[start]
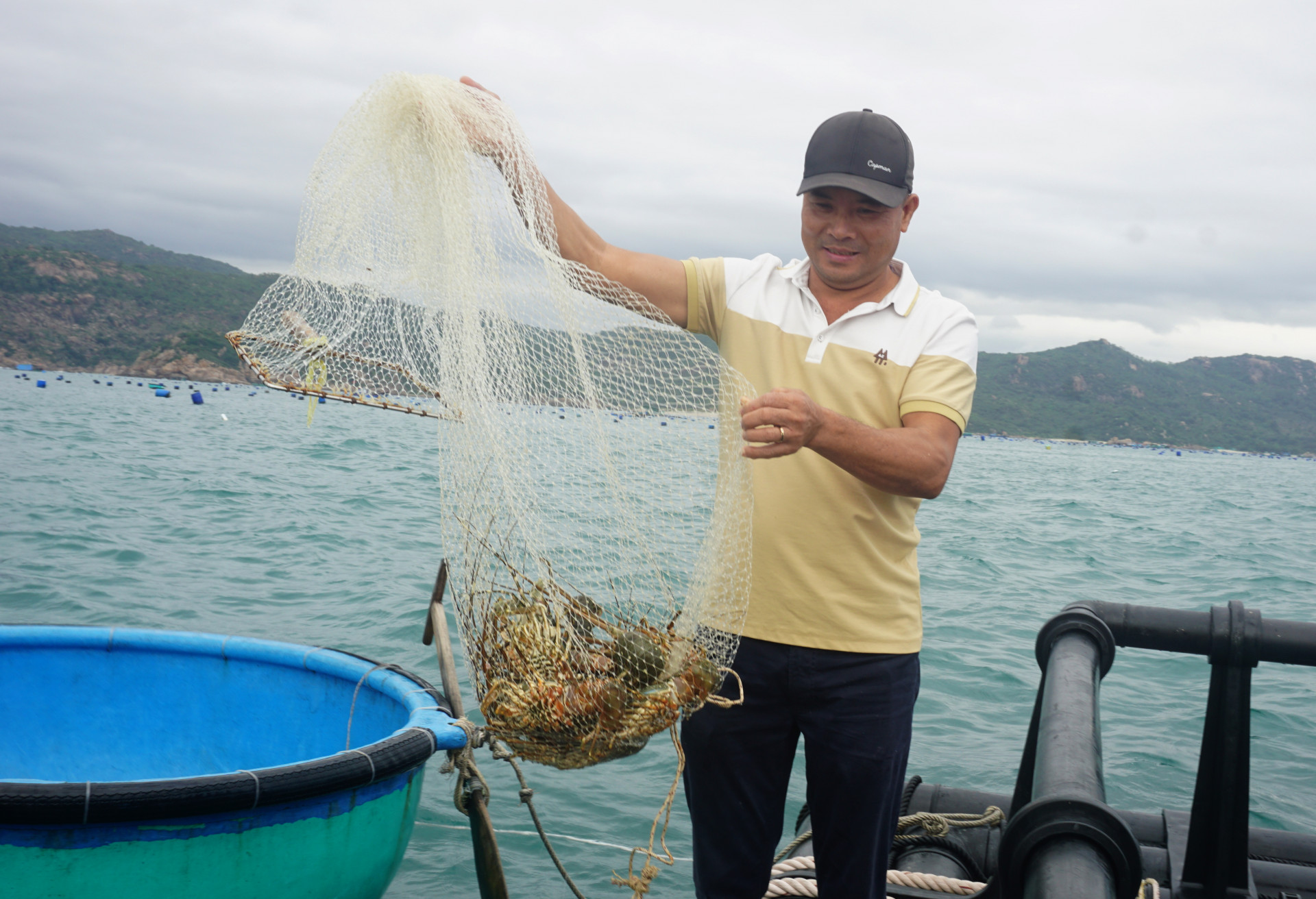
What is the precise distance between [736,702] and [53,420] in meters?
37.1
[end]
[start]
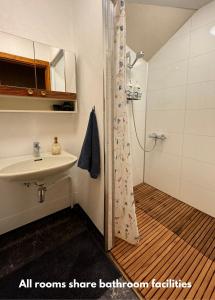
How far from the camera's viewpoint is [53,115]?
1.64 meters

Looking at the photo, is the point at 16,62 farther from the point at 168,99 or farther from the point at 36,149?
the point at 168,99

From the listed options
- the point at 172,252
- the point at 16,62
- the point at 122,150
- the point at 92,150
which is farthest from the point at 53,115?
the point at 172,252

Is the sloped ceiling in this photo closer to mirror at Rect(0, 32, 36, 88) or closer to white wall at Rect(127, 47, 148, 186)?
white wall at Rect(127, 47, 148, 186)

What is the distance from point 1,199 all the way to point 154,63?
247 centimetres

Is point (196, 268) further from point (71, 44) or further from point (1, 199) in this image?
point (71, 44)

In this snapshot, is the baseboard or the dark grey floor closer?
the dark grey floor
[end]
| EXERCISE AIM |
Pick out every line in the listing above that contains the word "distance" and copy each one. Case counts when matching.

| CORRECT RESPONSE |
What is the precise distance between [736,702] and [53,420] in meters?
What is the distance from point 1,199 all the way to point 154,63?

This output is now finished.